§ **Goal**
Exactly reproduce all the records, keeping pictures out of the copy.

● ● ●

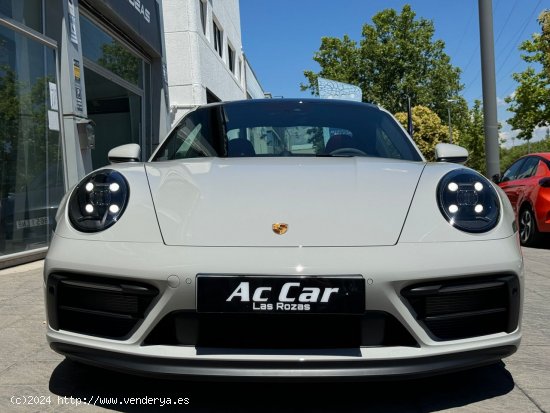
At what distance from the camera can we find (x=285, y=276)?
5.66 ft

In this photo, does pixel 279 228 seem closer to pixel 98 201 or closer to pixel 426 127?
pixel 98 201

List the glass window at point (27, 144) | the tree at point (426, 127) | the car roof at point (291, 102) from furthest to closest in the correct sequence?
the tree at point (426, 127) < the glass window at point (27, 144) < the car roof at point (291, 102)

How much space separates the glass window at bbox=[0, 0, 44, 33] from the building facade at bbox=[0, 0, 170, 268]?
1 centimetres

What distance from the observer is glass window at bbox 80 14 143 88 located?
8430 millimetres

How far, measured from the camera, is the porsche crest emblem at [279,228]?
6.24 feet

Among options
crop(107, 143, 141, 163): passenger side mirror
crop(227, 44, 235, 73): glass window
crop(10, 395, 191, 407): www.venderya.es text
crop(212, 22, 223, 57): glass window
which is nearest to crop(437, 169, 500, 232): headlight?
crop(10, 395, 191, 407): www.venderya.es text

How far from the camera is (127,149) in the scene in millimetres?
2895

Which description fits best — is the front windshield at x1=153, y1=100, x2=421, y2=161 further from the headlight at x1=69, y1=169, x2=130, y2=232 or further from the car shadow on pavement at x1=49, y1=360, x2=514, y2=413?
the car shadow on pavement at x1=49, y1=360, x2=514, y2=413

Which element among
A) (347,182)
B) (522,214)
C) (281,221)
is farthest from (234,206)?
(522,214)

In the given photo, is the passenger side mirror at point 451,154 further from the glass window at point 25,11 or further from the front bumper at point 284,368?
the glass window at point 25,11

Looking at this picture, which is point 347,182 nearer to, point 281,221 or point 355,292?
point 281,221

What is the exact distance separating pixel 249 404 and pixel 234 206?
74 centimetres

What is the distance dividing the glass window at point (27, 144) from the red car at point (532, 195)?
572 cm

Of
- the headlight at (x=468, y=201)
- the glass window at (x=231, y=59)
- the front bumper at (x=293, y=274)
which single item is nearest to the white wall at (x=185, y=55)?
the glass window at (x=231, y=59)
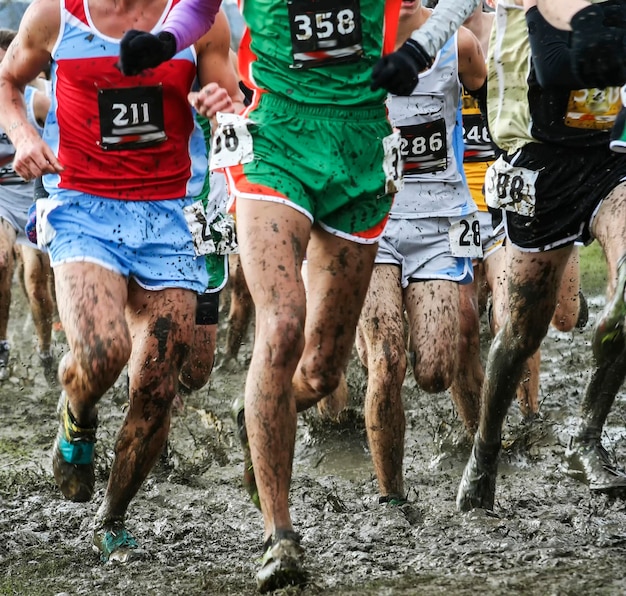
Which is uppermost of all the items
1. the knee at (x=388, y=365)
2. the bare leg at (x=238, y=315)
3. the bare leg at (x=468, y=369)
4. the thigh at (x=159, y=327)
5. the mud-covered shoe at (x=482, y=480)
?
the thigh at (x=159, y=327)

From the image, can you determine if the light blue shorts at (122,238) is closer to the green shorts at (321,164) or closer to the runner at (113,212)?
the runner at (113,212)

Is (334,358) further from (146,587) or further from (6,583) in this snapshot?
(6,583)

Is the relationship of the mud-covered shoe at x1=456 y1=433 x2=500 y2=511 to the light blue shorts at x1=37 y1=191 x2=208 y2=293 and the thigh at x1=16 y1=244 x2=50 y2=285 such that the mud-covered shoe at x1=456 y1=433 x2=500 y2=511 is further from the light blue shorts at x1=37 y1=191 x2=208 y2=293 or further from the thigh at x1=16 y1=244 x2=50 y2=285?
the thigh at x1=16 y1=244 x2=50 y2=285

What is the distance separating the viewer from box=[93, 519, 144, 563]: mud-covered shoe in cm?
461

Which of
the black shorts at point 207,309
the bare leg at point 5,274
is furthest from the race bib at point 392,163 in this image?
the bare leg at point 5,274

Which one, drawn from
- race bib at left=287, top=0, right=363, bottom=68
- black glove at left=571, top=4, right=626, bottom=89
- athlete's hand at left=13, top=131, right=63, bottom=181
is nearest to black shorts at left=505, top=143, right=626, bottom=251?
black glove at left=571, top=4, right=626, bottom=89

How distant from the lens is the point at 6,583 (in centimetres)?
450

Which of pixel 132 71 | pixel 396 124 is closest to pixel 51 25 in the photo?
pixel 132 71

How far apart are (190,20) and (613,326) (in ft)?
6.27

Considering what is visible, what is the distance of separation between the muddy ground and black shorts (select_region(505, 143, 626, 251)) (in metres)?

● ● ●

§ **Output below**
At what distance from the camera can we find (x=285, y=276)?
5.66 ft

In this photo, does pixel 279 228 seem closer to pixel 98 201 or closer to pixel 426 127?
pixel 98 201

List the glass window at point (27, 144) | the tree at point (426, 127) | the car roof at point (291, 102) from furthest to closest in the correct sequence?
the tree at point (426, 127) < the glass window at point (27, 144) < the car roof at point (291, 102)

How much space separates the glass window at bbox=[0, 0, 44, 33] from the building facade at bbox=[0, 0, 170, 268]?
1 centimetres

What distance from the observer is glass window at bbox 80 14 143 88 located?
8430 millimetres

How far, measured from the camera, is the porsche crest emblem at [279,228]?
6.24 feet

Among options
crop(107, 143, 141, 163): passenger side mirror
crop(227, 44, 235, 73): glass window
crop(10, 395, 191, 407): www.venderya.es text
crop(212, 22, 223, 57): glass window
which is nearest to crop(437, 169, 500, 232): headlight?
crop(10, 395, 191, 407): www.venderya.es text

How far from the camera is (127,149) in the scene in millimetres?
2895

Which description fits best — is the front windshield at x1=153, y1=100, x2=421, y2=161 further from the headlight at x1=69, y1=169, x2=130, y2=232 or further from the car shadow on pavement at x1=49, y1=360, x2=514, y2=413?
the car shadow on pavement at x1=49, y1=360, x2=514, y2=413

Which element among
A) (347,182)
B) (522,214)
C) (281,221)
is farthest from (234,206)?
(522,214)

In the given photo, is the passenger side mirror at point 451,154 further from the glass window at point 25,11 or further from the front bumper at point 284,368?
the glass window at point 25,11

Looking at this picture, which is point 347,182 nearer to, point 281,221 or point 355,292?
point 281,221

What is the exact distance separating pixel 249 404 and pixel 234 206?
74 centimetres

What is the distance dividing the glass window at point (27, 144) from the red car at point (532, 195)?
572 cm

Of
- the headlight at (x=468, y=201)
- the glass window at (x=231, y=59)
- the front bumper at (x=293, y=274)
which single item is nearest to the white wall at (x=185, y=55)?
the glass window at (x=231, y=59)
Which is uppermost of all the items
1. the knee at (x=388, y=365)
2. the bare leg at (x=238, y=315)
3. the bare leg at (x=468, y=369)
4. the thigh at (x=159, y=327)
5. the mud-covered shoe at (x=482, y=480)
?
the thigh at (x=159, y=327)

From the image, can you determine if the light blue shorts at (122,238) is closer to the green shorts at (321,164) or closer to the runner at (113,212)?
the runner at (113,212)

Is (334,358) further from (146,587) or further from (6,583) in this snapshot?
(6,583)

Is the relationship of the mud-covered shoe at x1=456 y1=433 x2=500 y2=511 to the light blue shorts at x1=37 y1=191 x2=208 y2=293 and the thigh at x1=16 y1=244 x2=50 y2=285 such that the mud-covered shoe at x1=456 y1=433 x2=500 y2=511 is further from the light blue shorts at x1=37 y1=191 x2=208 y2=293 or further from the thigh at x1=16 y1=244 x2=50 y2=285?
the thigh at x1=16 y1=244 x2=50 y2=285

What is the distance separating the viewer from box=[93, 519, 144, 563]: mud-covered shoe in cm?
461

Which of
the black shorts at point 207,309
the bare leg at point 5,274
is furthest from the race bib at point 392,163 in this image?
the bare leg at point 5,274

Which one, drawn from
- race bib at left=287, top=0, right=363, bottom=68
- black glove at left=571, top=4, right=626, bottom=89
- athlete's hand at left=13, top=131, right=63, bottom=181
is nearest to black shorts at left=505, top=143, right=626, bottom=251?
black glove at left=571, top=4, right=626, bottom=89

How distant from the lens is the point at 6,583 (in centimetres)?
450

Which of pixel 132 71 | pixel 396 124 is closest to pixel 51 25 in the photo?
pixel 132 71

How far apart are (190,20) and (613,326) (in ft)?
6.27

Considering what is visible, what is the distance of separation between the muddy ground and black shorts (select_region(505, 143, 626, 251)) (in metres)?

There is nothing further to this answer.